China Securities Regulatory Commission (CSRC) Vice Chairman Fang Xinghai reportedly said at a private gathering that the actions against domestic Chinese companies was aimed at strengthening the regulation of consumer-facing platform companies and has a  crucial role in promoting "common prosperity", or bringing down wealth inequality ion the country, said reports quoting people who attended the gathering.
"I don't think you can find a government anywhere in the world that is as positive and as focused on technology as China," Fang was quoted as telling the fifth China-U.S. Financial Roundtable (CUFR) last week.
It was expected, for example, that Chinese authorities would approve a record number of initial public offerings this year and private companies would comprise the majority of firms going public in China, Fang reportedly told the gathering,
There were no comments available on the issue by CSRC and Fang.
The unprecedented regulatory crackdown on companies in China was referred by Fang in his remarks towards the closing of his presentation, said reports. The regulatory crackdown in Chinese companies has resulted in billions of dollars being wiped out in market value off some of the best-known private firms of China and has dented the confidence and sentiments of foreign investors.
According to a Bloomberg News report, the crackdown on various industries in China was defended by the CSRC during the roundtable meeting with Wall Street executives.
In recent years, the pace of opening up of its multi-trillion dollar financial sector to American companies has been speeded up by China following years of lobbying by Wall Street firms for greater access to the sector, even while tensions between Washington and Beijing have risen on a range of issues from trade to geopolitics.

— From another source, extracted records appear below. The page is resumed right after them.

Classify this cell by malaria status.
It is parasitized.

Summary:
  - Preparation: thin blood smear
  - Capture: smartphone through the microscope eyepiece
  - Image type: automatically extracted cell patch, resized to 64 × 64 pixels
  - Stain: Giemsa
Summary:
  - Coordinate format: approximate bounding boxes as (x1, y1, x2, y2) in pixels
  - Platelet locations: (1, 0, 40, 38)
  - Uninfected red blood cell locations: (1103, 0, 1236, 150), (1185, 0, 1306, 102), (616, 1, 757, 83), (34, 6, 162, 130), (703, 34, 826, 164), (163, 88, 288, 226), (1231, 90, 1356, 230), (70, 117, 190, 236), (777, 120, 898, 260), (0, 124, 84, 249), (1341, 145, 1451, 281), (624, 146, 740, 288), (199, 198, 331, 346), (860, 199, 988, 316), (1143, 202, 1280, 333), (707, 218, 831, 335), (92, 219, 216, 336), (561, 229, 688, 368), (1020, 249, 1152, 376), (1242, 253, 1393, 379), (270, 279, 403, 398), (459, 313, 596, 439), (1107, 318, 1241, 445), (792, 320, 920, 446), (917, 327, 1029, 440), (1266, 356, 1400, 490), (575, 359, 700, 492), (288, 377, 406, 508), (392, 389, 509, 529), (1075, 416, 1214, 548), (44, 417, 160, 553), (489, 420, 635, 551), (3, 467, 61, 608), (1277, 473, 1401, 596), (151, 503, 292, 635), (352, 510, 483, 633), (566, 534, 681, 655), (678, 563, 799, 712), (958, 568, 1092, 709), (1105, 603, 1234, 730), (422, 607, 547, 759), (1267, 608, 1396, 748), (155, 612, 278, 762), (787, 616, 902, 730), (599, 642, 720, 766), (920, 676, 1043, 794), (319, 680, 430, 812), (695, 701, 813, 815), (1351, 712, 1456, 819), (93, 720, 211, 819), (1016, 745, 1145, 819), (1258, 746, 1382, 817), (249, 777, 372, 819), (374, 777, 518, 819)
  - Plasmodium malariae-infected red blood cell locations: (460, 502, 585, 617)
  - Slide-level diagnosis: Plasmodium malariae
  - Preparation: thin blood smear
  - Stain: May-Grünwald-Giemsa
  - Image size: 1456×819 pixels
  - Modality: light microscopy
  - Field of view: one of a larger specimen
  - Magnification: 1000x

However, some foreign investors have been rattled by some of the sweeping new regulations implemented by China targeting companies in a range of industries – from internet companies to for-profit education to online gaming and property market excesses. Investors are also worried about the "common prosperity" wealth-sharing drive of China,
In recent weeks, markets were attempted to be assured about the measures by Chinese officials and the country’s state media.
Earlier this month, attending a forum, China's Vice Premier Liu He assured that the policies and guidelines of the government would continue to support the private sector.
The Wall Street audience welcomed the comments made on the issue last week by Fang, who is also the president of the CUFR.
"They listened very intently to what Fang had to say and most of us were very satisfied," one of the reports quoted an attendee of the meeting as saying and referring to the Wall Street executives.
According to reports, about 35 people attended the meeting and included leaders from top Wall Street firms.